# TRY IT:
Without including any pictures, write out all the entries exactly.
#### DATA LISTING
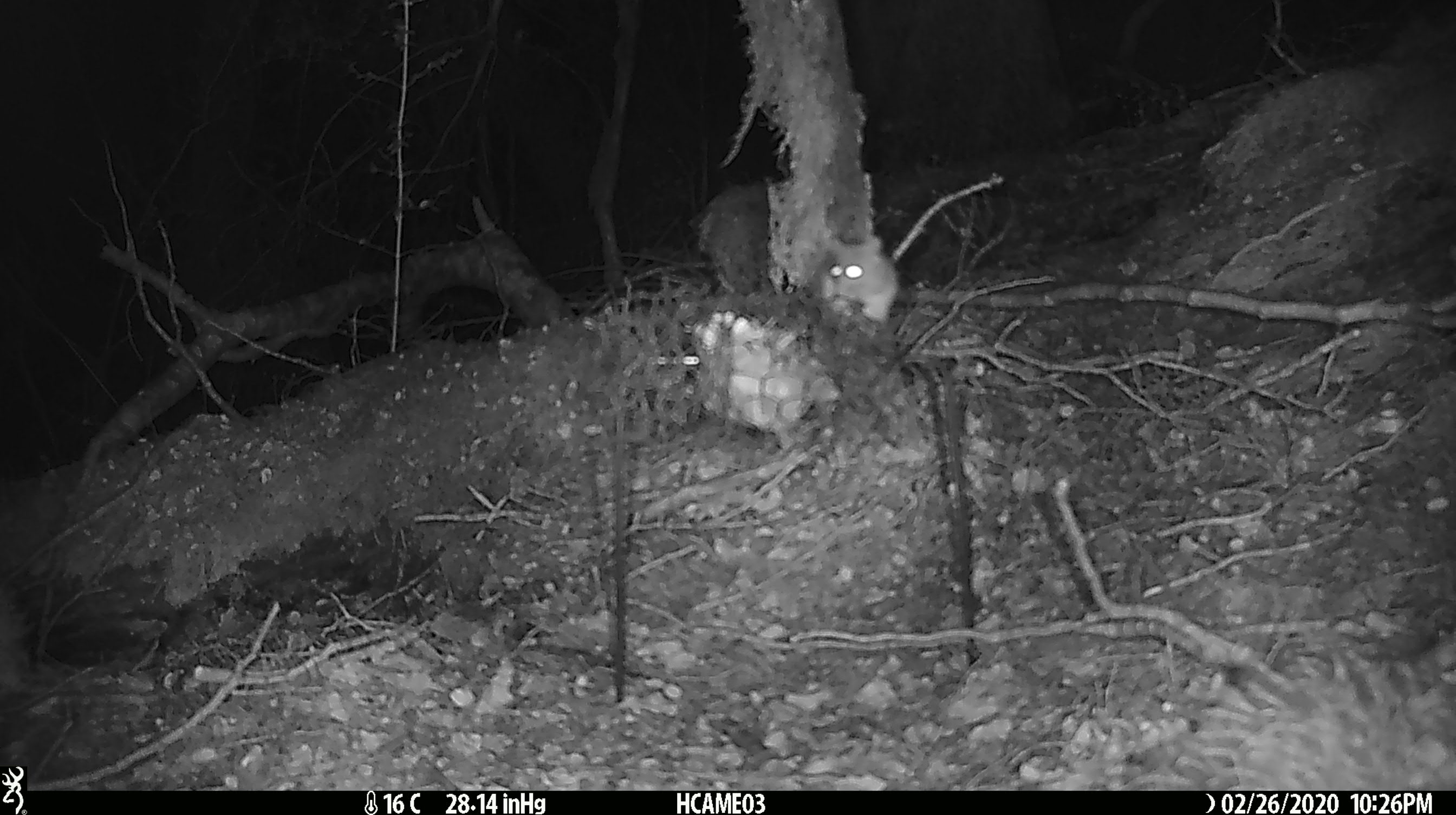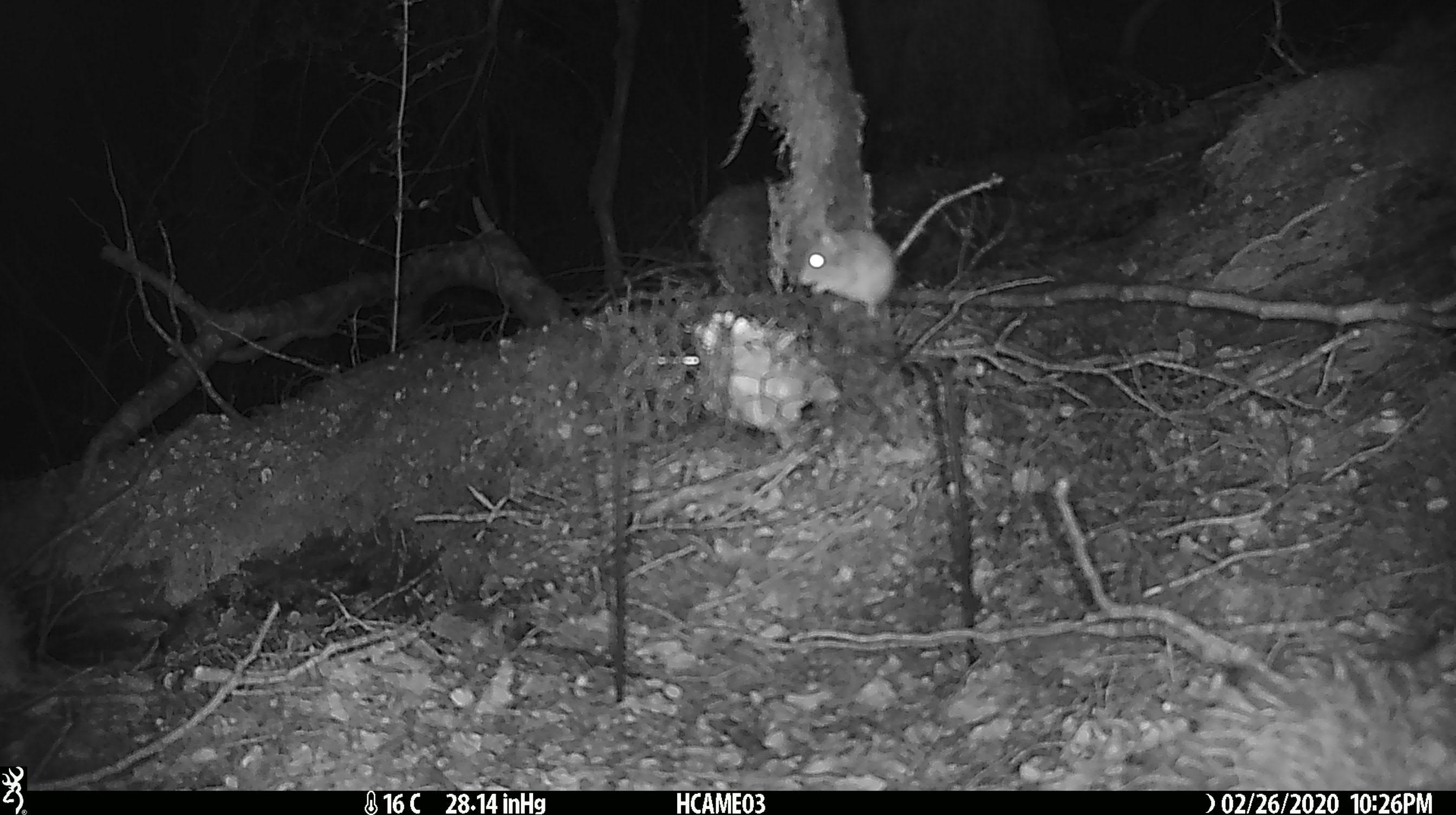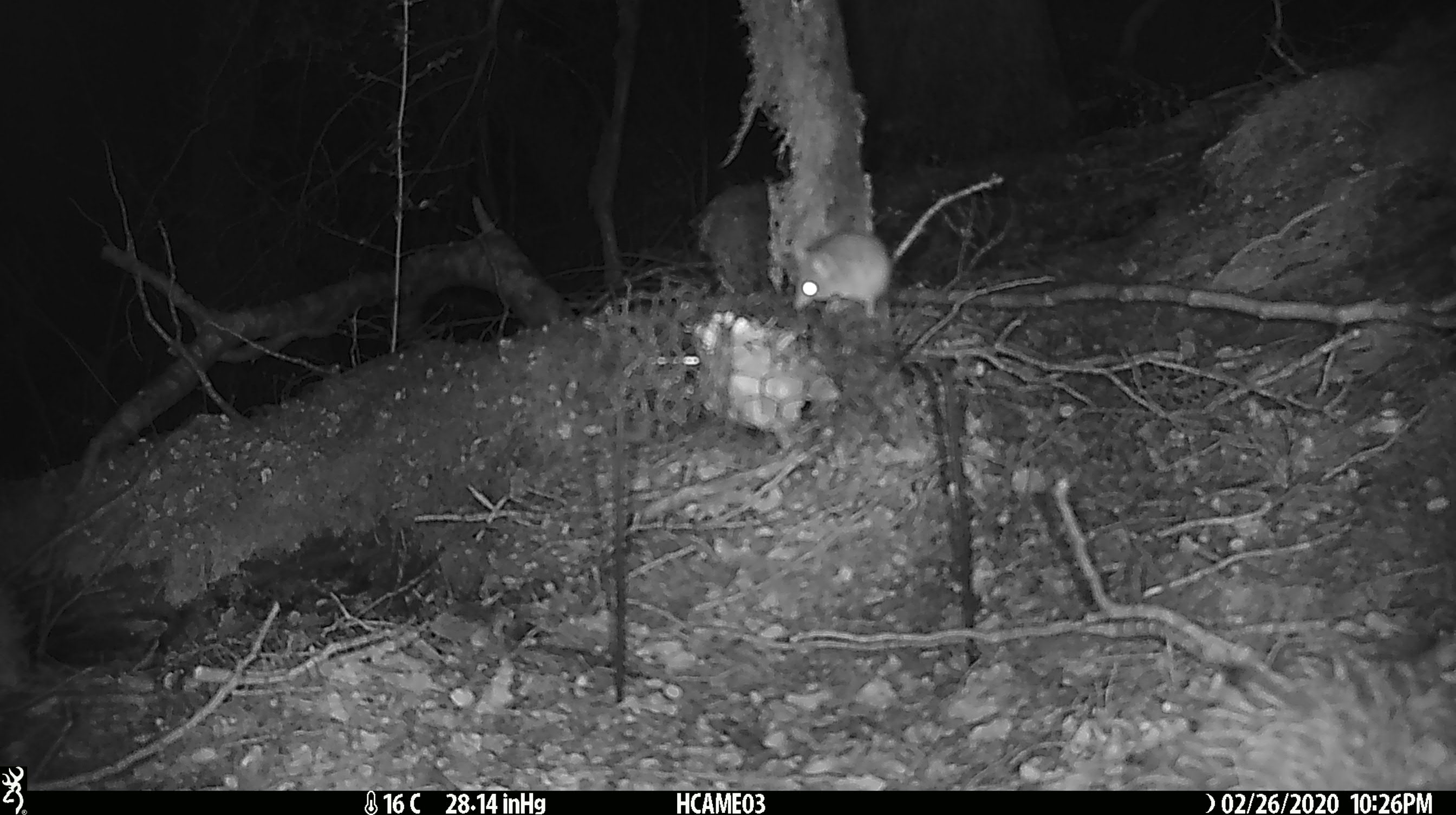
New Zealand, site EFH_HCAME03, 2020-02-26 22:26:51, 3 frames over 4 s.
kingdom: Animalia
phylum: Chordata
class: Mammalia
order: Rodentia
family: Muridae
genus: Mus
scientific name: Mus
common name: mouse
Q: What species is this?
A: Mouse (Mus).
########
# REPLY:
New Zealand, site EFH_HCAME03, 2020-02-26 22:26:51, 3 frames over 4 s.
kingdom: Animalia
phylum: Chordata
class: Mammalia
order: Rodentia
family: Muridae
genus: Mus
scientific name: Mus
common name: mouse
Q: What species is this?
A: Mouse (Mus).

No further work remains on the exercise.